The United States dollars is the major currency used in global trade, and the demand for the currency by importers is what determines the exchange rate.
In Nigeria, we import everything, from petroleum products, to used cars, building materials, electronic products, agricultural produce, among others. It is so unfortunate that we also import table water and tooth picks.
With all these, the demand for dollars by importers is usually high, and when the demand is high, price goes up.
Apart from importers who demand for dollars, Nigerian students who are studying abroad also demand for dollars to pay their tuition, as well as for their daily expenses abroad. It was once reported that Nigerian students pay over $1billion as tuition annually to foreign universities.
However, if we are to reduce our demand for the US greenback, then we need to produce more in the country so that we wouldn’t need to import again. Nigerians also need to have faith in our education system. If our children can’t gain admission into the government tertiary institutions, there are private universities that are as good as those in Europe and America. It is so shocking that Nigerian students have now flooded universities in Ghana, Togo and Benin, when they can easily study back at home.

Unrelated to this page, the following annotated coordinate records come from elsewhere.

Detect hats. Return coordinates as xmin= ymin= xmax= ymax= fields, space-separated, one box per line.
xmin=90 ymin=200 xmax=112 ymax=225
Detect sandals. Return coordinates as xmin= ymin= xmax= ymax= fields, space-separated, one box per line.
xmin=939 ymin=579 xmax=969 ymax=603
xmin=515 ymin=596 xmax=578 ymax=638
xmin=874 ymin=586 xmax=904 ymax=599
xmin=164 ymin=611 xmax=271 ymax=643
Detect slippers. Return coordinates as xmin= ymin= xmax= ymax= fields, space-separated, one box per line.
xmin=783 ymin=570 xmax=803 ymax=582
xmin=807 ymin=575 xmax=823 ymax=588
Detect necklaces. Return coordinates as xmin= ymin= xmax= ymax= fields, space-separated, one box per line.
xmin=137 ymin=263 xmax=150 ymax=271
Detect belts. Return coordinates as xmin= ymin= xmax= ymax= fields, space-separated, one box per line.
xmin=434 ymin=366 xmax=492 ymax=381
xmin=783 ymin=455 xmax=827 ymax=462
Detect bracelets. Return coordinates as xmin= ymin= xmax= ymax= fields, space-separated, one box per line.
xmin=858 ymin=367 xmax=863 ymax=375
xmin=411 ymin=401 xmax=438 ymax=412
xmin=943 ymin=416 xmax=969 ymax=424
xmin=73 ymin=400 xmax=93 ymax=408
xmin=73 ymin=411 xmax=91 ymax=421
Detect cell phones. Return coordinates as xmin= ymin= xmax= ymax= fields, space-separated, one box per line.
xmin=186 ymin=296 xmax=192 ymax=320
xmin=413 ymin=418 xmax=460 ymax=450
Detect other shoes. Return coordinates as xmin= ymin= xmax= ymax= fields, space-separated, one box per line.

In the area of trade, Nigeria is the country that imports the largest number of bags of rice in the world; we ‘ship’ our hard earned dollars to these Asian rice farmers when we can actually develop our agricultural sector.
In the areas of the importation of cars, we can make the automotive policy, which was made popular during the last administration work by producing more ‘Made in Nigeria’ cars, and then making the banks loan Nigerians money to acquire brand new cars, instead of the used cars we import from Europe.
We can do this for everything that we import, including petroleum products, which we can actually refine at home. When all these are in place, the demand for dollars will reduce, and then the fall of the naira will stabilise. I must, however, say that this is not a day’s job, as it requires long-term planning.
We should, therefore, start working towards becoming an export-oriented country, instead of an import-dependent one. However, the decision by the Central Bank of Nigeria (CBN) to license International Money Transfer Operators (IMTOs) will not help reduce the burden on the naira. Already, Travelex and other financial firms have been licensed to sell forex to Bureau De Change (BDCs), but as long as we keep importing everything into the country, our forex demand will continue to outweigh the supply by Travelex and other finance firms.
We, therefore, only need to produce more locally instead of importing those things we can produce in the country.